We know that allowing ourselves to get overloaded at work is one sure way to end up with a heart attack. But why is it? What happens to the body when the mind starts to stress out under pressure?
Part of the problem today is that human beings have not evolved sufficiently to cope with the amount of stress that they’re faced with. This is because of a physiological reaction which biologists discovered in the 1930s — a mechanism known as the ‘fight or flight response’. The ‘fight or flight response’ is a process of the nervous system which is connected to our more primitive, limbic brain.
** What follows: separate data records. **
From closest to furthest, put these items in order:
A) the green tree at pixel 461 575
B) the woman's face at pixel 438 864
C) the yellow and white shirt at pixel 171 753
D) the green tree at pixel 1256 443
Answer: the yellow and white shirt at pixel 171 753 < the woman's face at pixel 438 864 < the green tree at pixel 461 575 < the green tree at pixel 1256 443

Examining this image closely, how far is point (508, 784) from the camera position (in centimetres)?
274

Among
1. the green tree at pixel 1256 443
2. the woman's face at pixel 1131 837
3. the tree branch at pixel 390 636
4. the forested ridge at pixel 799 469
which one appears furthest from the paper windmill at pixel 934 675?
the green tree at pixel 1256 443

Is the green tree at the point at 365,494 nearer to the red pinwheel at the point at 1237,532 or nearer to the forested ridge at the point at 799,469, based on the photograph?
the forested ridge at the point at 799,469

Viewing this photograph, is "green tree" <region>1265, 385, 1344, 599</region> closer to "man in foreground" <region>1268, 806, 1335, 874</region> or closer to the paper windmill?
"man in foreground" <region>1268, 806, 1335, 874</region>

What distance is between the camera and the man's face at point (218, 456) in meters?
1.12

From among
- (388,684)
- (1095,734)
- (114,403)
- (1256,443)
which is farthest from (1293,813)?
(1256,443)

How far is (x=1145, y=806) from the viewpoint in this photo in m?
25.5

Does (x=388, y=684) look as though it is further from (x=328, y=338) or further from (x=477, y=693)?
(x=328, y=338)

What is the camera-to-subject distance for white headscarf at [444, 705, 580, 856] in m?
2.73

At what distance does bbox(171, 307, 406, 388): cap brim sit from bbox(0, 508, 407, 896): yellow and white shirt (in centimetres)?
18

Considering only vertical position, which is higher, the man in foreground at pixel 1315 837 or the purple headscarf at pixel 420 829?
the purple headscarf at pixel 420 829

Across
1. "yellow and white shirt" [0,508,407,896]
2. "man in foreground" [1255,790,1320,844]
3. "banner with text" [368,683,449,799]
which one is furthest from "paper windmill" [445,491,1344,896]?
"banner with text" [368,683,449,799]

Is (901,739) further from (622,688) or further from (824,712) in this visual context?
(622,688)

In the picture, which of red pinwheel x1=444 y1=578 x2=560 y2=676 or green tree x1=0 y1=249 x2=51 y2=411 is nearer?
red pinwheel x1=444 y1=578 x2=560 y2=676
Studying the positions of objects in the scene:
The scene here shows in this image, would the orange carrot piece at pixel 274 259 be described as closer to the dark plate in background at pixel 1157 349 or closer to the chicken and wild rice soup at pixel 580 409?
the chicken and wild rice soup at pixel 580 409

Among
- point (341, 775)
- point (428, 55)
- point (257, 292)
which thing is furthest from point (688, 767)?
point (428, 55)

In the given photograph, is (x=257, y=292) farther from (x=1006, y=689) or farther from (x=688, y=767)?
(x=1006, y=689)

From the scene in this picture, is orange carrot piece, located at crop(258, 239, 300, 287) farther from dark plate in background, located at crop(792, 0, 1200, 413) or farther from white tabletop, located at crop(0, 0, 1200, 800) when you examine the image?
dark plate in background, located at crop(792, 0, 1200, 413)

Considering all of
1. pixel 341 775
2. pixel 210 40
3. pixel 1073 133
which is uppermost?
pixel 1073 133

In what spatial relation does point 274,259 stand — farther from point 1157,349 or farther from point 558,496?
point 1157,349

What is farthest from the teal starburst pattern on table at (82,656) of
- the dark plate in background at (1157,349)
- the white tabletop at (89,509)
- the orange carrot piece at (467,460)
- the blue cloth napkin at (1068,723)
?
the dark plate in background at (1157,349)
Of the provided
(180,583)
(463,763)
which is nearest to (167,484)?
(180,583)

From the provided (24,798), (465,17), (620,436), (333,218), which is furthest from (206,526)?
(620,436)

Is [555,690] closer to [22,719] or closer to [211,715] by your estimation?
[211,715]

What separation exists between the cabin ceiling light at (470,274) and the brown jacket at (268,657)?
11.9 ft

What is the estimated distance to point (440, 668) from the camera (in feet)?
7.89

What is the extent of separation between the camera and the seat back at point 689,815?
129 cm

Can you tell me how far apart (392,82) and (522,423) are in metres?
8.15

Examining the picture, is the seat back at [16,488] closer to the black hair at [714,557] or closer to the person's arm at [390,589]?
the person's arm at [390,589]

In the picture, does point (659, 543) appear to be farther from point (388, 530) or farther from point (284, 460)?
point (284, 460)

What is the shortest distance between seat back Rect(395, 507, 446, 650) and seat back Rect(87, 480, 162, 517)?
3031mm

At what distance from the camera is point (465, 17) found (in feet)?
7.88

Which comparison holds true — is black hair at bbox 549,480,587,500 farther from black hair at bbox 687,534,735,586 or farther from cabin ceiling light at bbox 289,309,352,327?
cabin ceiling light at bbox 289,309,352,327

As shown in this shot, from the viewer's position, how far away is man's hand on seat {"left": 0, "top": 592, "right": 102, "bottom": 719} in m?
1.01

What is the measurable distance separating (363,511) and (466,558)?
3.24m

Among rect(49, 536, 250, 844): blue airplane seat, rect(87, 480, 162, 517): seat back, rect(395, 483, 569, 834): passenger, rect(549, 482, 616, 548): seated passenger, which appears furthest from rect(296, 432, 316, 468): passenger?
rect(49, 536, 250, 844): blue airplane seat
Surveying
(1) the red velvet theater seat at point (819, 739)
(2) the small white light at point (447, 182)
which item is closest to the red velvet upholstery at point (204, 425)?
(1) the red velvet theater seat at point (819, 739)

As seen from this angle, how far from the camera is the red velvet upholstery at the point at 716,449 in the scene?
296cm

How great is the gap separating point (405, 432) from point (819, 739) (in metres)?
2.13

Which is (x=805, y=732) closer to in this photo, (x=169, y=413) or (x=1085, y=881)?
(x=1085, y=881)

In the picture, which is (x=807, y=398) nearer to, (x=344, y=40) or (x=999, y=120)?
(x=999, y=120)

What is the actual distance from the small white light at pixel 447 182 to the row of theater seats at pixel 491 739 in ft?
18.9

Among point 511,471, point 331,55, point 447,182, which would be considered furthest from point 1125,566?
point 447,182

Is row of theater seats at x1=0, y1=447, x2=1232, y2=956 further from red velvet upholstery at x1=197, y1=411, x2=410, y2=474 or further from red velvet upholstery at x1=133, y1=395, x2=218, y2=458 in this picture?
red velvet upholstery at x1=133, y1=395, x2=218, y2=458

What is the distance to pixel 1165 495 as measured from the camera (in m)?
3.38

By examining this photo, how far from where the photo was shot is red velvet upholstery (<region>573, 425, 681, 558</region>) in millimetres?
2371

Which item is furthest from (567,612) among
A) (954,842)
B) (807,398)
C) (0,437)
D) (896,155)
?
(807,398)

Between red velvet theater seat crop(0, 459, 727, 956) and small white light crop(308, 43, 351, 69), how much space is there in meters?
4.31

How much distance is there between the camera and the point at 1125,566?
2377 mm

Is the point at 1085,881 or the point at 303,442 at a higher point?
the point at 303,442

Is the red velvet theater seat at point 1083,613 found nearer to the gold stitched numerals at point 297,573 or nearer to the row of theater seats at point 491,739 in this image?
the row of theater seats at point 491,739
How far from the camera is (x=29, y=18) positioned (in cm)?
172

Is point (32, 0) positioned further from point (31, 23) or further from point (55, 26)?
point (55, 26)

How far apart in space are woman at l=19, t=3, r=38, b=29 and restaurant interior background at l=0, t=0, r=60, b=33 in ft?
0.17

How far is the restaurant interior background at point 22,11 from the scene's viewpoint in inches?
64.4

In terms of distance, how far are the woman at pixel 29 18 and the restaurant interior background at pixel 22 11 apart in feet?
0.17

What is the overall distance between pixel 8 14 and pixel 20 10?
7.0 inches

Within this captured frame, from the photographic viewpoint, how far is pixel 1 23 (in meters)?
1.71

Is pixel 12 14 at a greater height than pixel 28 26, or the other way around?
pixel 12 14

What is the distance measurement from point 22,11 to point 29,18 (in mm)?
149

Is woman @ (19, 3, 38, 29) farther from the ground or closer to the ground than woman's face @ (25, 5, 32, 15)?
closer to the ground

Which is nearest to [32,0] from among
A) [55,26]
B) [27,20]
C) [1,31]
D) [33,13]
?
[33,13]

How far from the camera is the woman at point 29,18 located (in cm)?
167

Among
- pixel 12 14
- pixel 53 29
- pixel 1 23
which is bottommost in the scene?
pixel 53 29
It comes from when we led a less sedentary lifestyle and may have had to cope with greater dangers in the wild.
Fight or flight response
Basically, the ‘fight or fight response’ snaps into action at the first sign of danger or threat, and it causes the body to go through some very fast physiological changes in order to provide us with the strength and energy to stand and fight, or else to use that increased potency to make ourselves scarce and fast.
It’s quite amazing the number of changes the body undergoes in just a matter of a split second when experiencing the ‘fight or flight response’. Here are a few:
• heart and lungs pump much faster
• skin goes alternately pale and red, as the blood vessels constrict
• digestion slows down
• adrenaline is released into the blood
• energy nutrients such as fat and glucose are released into the muscles
• tear glands are inhibited, and pupils dilate.
• bladders relax
• penile erection is inhibited
• hearing ability decreases
• ‘tunnel vision’ narrows down peripheral sight
But because we now so often undergo the ‘fight or flight response’ not in the forest or the wilderness, but in the office, shop or boardroom, and because it would be inappropriate to respond by fighting or fleeing, we’re often left with its residual chemicals floating uselessly around in our bodies.
After all, it really wouldn’t do to stand and fight the managing director for giving us too much work — there are laws about that kind of thing! — or even to flee a difficult meeting. Sometimes, we can’t flee — for instance, we’re the only one with the necessary expertise to complete certain tasks and there’s no spare money in the budget for training up an assistant.
It’s mainly for those reasons that stress has become such a problem in our society.
Interestingly, it’s been found that there is a marked increase in the performance of the immune system soon after the ‘fight or flight response’ has been acted upon.
Reduced immune capacity
Conversely, an unfulfilled ‘fight or flight’ opportunity can lead to a reduced immune capacity, and this can lead to all sorts of problems such as susceptibility to viruses and infections.
Other physical problems that can develop include constipation, anorexia, erectile dysfunction, difficulty urinating, and also impotency. Typical psychological responses to stressors are addiction problems, sleep disruption and an inability to maintain healthy social relationships with others, sometimes to the point of complete withdrawal.
As holistic health practitioners, we notice where stress takes its toll on the body, especially in the back, the part of of us which tends to hold most of our unexpressed emotions, frustrations or fears.
Various kinds of massage help — such as Deep Tissue Massage, Lomi Lomi Massage and even Aromatherapy, where the negative emotions can be healed by specific floral aromas which are custom blended to suit the body-mind-spirit of the individual client. Another great therapy for unblocking these stuck energies is Craniosacral Therapy because it’s so good at getting the body to relax.